So, last week I wrote about the faustian nightmare my family is navigating with regard to public aid. I was surprised at the response.
My mom, an educated and compassionate woman, was super pissed. Her immediate thought was that we should get an attorney, and fight the decision. I reminded her that I have a J.D., and that they sent the paperwork nearly 3 months later in order to deny us an appeal.
I asked her, “What do you think an attorney would do in this situation?” and the only real answer is to apply again on our behalf — only this time, we’d be paying someone hundreds of dollars to do the work that I did last time. It doesn’t guarantee that the system will operate as it should. It would just equip us with someone else to lobby on our behalf, assuming we could pay them to do so. (Inadequate financial position is an ouroboros.)
Another friend reached out and offered to buy us Thanksgiving dinner, which was extremely kind, but unnecessary. It also, oddly, made me feel painfully ashamed — like folks may have misinterpreted the point of my last post.
I am not begging for money. Full stop.
I am loudly declaring that I have noticed a specific pattern of corruption in the public aid process that needs to be addressed somehow. The complete lack of dated postmarks from these specific letters is suspicious to me. And when I spoke with my therapist this week, I found out that I’m not even her only client dealing with the exact same problem. (She can talk us through coping techniques for anxiety and depression, but a lack of medical coverage during a pandemic? It’s not pathological worry and sadness. It’s the only reasonable response to a traumatic situation.)

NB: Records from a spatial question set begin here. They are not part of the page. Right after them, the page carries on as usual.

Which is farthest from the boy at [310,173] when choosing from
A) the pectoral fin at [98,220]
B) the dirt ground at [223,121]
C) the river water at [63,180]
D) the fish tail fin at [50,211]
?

The fact is that we are applying for participation in the public welfare programs we have paid into our whole lives. I do not feel any shame in that. We deserve access to those services, and I don’t think that’s controversial or indicative of any sort of personal failing. The tools are supposed to be there for us… they’re just not being given.
I feel like a canary in a coal mine. Historically, state fuckery always starts with disabled folks. Abled folks need to recognize and address what’s happening before it starts to badly affect them too.
Right now, my family is okay. We have our needs met. What we don’t have is any kind of financial security if there’s a medical emergency. The health insurance we’re supposed to be able to access is inaccessible.
So, if you really want to know how you can help me and my family in the long run, here’s what you can do that will actually help: support universal healthcare and, if you have a hook up for a remote project manager position for Adam, hit me up.
2 thoughts on “How you can help.”
I don’t know many bloggers or social media professionals who do not include a Venmo or Cashapp link in their profiles. Why is it wrong to make money doing what you know?
You know, these days, that’s true. I’m not sure that it’s wrong, TBH. I just also am the direct sort of person who would want to be aware that she was digitally busking.